The rcf file(memory=.45*physical) has limited Nastran to 45% and the f04 file confirms this is what was allocated. The memory highwater mark from the f04 shows the following:
This shows indicates the highwater mark for memory was about 25gb, but it also confirms that the DDRMM module performed over 400gb of I/O(this is the data recovery portion of the run)

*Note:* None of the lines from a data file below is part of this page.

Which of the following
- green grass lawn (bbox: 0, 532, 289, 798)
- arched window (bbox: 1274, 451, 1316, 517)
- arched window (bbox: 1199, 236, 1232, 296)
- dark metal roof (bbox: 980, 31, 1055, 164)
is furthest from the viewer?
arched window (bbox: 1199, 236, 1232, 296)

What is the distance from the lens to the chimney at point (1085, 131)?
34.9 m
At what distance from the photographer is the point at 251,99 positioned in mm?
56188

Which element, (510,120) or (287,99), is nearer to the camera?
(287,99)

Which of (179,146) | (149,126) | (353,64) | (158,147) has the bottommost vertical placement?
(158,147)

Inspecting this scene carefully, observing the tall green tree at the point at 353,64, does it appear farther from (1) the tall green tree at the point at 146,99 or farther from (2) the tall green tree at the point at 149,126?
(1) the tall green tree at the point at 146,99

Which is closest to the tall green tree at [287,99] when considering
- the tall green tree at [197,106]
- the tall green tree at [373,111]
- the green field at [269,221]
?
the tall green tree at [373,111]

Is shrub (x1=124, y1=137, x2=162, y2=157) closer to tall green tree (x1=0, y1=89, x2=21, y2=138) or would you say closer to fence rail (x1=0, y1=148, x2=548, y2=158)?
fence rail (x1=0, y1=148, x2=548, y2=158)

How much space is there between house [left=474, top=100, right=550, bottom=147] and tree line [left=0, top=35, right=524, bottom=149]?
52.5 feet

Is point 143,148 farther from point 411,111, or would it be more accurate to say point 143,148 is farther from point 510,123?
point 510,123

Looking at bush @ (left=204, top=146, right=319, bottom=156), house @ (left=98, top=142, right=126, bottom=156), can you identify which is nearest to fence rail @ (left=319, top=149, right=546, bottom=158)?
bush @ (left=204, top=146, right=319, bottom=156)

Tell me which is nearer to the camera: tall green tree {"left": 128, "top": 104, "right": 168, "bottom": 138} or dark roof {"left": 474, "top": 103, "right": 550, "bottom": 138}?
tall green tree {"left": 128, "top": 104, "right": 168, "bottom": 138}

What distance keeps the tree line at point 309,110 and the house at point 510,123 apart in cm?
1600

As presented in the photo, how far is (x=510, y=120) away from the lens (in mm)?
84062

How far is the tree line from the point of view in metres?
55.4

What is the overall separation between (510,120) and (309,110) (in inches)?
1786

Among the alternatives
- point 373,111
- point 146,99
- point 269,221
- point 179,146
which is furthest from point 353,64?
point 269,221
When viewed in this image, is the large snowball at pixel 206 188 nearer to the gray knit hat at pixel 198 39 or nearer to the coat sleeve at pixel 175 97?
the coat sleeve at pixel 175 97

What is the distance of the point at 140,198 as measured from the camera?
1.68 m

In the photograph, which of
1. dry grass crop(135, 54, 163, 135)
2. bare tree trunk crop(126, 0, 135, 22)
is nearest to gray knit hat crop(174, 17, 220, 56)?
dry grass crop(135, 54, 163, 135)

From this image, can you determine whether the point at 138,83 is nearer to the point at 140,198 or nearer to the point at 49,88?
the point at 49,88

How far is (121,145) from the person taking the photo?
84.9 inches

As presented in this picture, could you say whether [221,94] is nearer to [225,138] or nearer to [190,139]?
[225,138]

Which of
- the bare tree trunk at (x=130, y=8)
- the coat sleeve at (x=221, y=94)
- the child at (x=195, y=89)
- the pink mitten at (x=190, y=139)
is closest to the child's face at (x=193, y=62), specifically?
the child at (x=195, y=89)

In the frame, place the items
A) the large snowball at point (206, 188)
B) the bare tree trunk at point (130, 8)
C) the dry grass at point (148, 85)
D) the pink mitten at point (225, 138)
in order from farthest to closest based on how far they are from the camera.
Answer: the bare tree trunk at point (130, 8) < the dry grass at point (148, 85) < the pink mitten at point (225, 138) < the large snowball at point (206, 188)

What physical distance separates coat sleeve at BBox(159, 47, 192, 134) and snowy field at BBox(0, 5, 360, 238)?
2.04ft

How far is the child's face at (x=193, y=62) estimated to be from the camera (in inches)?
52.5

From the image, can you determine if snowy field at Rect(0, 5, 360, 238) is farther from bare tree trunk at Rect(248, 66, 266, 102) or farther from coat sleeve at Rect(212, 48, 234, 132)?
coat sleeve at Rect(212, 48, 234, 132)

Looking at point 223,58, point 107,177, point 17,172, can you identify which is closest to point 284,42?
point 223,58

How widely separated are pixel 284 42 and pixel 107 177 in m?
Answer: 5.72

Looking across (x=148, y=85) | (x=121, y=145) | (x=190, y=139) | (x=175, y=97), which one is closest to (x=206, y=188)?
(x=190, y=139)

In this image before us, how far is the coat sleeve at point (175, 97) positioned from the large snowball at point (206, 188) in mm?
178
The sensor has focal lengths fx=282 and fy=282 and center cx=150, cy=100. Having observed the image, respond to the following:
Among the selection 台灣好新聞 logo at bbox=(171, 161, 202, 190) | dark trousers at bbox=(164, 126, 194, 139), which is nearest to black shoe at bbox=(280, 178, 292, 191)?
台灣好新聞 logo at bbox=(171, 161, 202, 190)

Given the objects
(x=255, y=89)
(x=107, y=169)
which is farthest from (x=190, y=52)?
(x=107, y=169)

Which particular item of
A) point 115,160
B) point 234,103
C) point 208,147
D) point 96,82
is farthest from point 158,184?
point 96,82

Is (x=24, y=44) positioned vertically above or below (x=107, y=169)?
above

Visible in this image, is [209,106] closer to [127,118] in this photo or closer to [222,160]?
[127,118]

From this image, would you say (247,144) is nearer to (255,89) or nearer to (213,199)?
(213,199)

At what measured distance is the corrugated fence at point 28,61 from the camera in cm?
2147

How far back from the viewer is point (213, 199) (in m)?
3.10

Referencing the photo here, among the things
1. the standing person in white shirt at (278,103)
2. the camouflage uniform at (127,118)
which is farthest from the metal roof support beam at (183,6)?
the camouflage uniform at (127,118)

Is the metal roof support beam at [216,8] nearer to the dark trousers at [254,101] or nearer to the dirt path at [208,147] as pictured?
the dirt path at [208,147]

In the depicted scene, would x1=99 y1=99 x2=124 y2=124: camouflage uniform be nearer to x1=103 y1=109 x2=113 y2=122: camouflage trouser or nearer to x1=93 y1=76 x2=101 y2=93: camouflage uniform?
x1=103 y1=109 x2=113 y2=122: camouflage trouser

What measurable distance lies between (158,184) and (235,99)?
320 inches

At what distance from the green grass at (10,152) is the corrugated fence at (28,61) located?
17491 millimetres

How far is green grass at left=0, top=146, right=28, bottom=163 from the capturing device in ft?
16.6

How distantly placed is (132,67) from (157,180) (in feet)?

Also in the f04 I found the following where multiple passes were required during the data recovery:
10:11:27 53:07 926.1G 89385.0 10449.5 103.3 MPYAD BGN P=7
10:18:13 59:53 1010.9G 86804.0 10807.2 357.7 MPYAD PASS= 1
10:23:41 65:21 1095.7G 86797.0 11132.6 325.5 MPYAD PASS= 2
10:29:05 70:45 1180.4G 86798.0 11453.5 320.9 MPYAD PASS= 3
10:34:46 76:26 1265.2G 86810.0 11790.2 336.7 MPYAD PASS= 4
10:40:22 82:02 1350.0G 86797.0 12122.8 332.6 MPYAD PASS= 5
10:46:00 87:40 1434.7G 86797.0 12457.7 334.8 MPYAD PASS= 6
10:51:21 93:01 1518.5G 592.4G 12775.9 2326.4 MPYAD END
Assuming you were looking at the windows task manager and it showed all of the memory being used, and the machine became somewhat unresponsive, this is likely another case where the windows I/O cache is the process that is grabbing all of the memory and actually nastran(although nastran is certainly causing this request for I/O).
The default limit for the windows I/O cache is ridiculously large and can grab the entire memory. I did a Femap blog post on this topic a while back, and there is a utility that can reset this limit to something reasonable like 40% of the ram so the combination of nastran and i/o cache does not exceed the machine limit.
Here is a link to the presentation,
We can provide the utility if you agree that this seems to be the likely problem. The other option would be to find a way to increase the memory allocation to the DDRMM module which seems to be the source of the resource issue you are encountering. I will look at options for doing that also.
thank you for answering. Your assumption is correct, I was looking at Windows task manager and resource monitor. And the systems become unresponsive, at least those with pagefile.sys on slower drives.
It sounds reasonable, that this is an I/O cache issue. (I once read your presentation, but it seems, I did not understand all of it.) So, I would appreciate your utility.
What does it mean, that multiple passes are needed during data recovery?
I have attached a zip file with the cache tool and a sample bat file that you can edit and use to run the cache. You can execute the tool only when you want to make this big run(setting goes back to default when you reboot), or I actually have it in my startup folder so it runs when my desktop boots up.
Another option is to run the batch file when Femap starts. You can enable this in the Preferences/Library/Startup form. The "8" in my batch file is number of GB for the cache file. So, for example, your machine has 128gb total, Nastran is allocating about 60 gb, if we set the cache limit to 50gb, then there is still 18gb for the OS and other processes to function, so your machine does not become unresponsive, you can at least check job status etc. I have found no bad effects by setting this all of the time via the windows startup folder.
As far as passes in the f04, it means that Nastran could not fit the entire operation into available RAM and had to make multiple passes(paging) to complete the calculations. In your case the message occurs when the DDRMM module executes, I believe the memory available to this module is controlled by the "buffpool" setting. This is being set in your rcf file "buffpool=20.0X"; so 20% of the total Nastran memory is used by buffpool; you could try increasing this to 30.0X, it might reduce the number of passes, that could speed the run up.
Thank you for the tool. This is the solution! I have done some little experiments.